Sara Alice Britcliffe (born 21 February 1995) is a British Conservative Party politician, who has served as the Member of Parliament (MP) for Hyndburn since the general election of 2019. At the age of 24, she was the youngest Conservative MP elected in the election, and the first to represent the constituency since 1992. She was also a councillor on Hyndburn Borough Council between 2018 and 2021. She has been the Vice Chairman of the Conservative Party for Youth since September 2022.

Early life
Britcliffe attended St Christopher's Church of England High School, Accrington. Her father, Peter, is the councillor for the Oswaldtwistle division on Lancashire County Council. She has two older brothers. Her mother, Gabrielle Kroger, died in 2004, when Britcliffe was nine years old. She studied modern languages at the University of Manchester.

Britcliffe served in the ceremonial role of mayoress between 2017 and 2018, alongside her father, who was the mayor on Hyndburn Borough Council. He stood down from the council in 2018. She was elected as a councillor for the ward of St. Andrews (previously represented by her father) at the 2018 Hyndburn Borough Council election. Britcliffe did not stand in the next election in 2021 and her seat was won by her father. Prior to her political career, she managed a sandwich shop in Oswaldtwistle.

Parliamentary career
Britcliffe was selected as the Conservative candidate for the constituency of Hyndburn on 6 November 2019. Her father had previously contested the seat at the general elections of 1997 and 2001. She was elected as MP for the constituency at the general election of 2019, with a majority of 2,951 (7.0%). The seat had been represented by Labour Party MPs since the general election of 1992. Its last Conservative MP was Ken Hargreaves, who had held the seat from 1983 to 1992. At the age of 24, she was the youngest Conservative MP elected in the election.

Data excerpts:
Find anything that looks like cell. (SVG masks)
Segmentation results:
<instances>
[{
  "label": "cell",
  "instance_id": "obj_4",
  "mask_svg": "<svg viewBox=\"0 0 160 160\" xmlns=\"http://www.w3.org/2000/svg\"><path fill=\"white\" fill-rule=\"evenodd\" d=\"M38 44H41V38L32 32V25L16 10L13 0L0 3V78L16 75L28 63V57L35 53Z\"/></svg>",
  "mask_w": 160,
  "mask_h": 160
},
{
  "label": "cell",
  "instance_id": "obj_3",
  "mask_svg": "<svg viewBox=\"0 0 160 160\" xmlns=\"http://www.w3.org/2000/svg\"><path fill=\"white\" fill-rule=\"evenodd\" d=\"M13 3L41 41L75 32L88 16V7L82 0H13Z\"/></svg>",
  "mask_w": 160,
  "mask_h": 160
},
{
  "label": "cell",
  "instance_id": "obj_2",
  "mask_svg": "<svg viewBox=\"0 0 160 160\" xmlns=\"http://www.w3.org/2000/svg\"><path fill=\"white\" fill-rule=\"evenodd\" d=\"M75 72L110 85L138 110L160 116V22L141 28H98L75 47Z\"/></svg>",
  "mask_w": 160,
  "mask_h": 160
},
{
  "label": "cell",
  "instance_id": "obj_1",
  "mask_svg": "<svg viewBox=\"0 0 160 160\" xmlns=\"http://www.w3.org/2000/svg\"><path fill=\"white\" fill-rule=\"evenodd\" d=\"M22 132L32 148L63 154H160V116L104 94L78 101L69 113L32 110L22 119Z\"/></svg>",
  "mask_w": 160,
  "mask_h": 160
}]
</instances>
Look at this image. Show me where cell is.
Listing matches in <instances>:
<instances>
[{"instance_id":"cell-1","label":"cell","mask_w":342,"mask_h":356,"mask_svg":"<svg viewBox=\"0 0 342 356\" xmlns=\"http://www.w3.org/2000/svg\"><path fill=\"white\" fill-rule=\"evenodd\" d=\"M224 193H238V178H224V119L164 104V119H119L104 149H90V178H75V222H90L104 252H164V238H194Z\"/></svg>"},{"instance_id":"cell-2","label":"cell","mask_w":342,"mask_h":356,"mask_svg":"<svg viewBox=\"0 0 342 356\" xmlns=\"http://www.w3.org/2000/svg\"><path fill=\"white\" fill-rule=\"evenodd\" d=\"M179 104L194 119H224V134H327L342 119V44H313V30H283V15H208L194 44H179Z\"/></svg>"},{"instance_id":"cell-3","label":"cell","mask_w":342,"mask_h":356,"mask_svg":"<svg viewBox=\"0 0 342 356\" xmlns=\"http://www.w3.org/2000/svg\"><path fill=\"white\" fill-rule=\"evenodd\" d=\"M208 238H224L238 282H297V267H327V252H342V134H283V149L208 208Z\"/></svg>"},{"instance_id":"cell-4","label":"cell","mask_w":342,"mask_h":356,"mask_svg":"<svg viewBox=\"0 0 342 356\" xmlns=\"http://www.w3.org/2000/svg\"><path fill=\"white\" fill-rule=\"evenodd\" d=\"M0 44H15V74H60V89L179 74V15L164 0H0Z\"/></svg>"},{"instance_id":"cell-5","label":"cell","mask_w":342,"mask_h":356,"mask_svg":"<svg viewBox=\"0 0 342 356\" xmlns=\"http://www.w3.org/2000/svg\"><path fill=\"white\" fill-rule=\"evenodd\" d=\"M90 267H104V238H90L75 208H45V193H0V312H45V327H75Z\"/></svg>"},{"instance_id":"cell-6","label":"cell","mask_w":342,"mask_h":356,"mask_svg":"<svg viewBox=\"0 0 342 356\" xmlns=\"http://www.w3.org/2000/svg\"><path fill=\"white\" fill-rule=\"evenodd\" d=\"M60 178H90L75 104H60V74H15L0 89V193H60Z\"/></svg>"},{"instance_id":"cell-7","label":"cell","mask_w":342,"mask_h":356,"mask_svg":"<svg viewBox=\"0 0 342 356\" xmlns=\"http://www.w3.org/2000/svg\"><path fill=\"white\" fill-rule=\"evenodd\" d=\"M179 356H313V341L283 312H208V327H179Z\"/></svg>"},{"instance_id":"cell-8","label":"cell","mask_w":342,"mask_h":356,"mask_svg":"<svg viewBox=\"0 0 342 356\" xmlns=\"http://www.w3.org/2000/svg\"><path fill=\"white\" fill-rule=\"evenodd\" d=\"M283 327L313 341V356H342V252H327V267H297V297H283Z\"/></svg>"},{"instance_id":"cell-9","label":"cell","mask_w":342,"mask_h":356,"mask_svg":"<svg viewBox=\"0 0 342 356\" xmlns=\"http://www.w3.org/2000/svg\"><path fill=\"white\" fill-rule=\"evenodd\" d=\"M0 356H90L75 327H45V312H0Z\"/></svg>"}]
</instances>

What is required: Retype the part of the Sara Britcliffe biography that begins at the words "Britcliffe served in" and stops after the words "shop in Oswaldtwistle.", keeping every word and punctuation mark unchanged.

Answer space:
Britcliffe served in the ceremonial role of mayoress between 2017 and 2018, alongside her father, who was the mayor on Hyndburn Borough Council. He stood down from the council in 2018. She was elected as a councillor for the ward of St. Andrews (previously represented by her father) at the 2018 Hyndburn Borough Council election. Britcliffe did not stand in the next election in 2021 and her seat was won by her father. Prior to her political career, she managed a sandwich shop in Oswaldtwistle.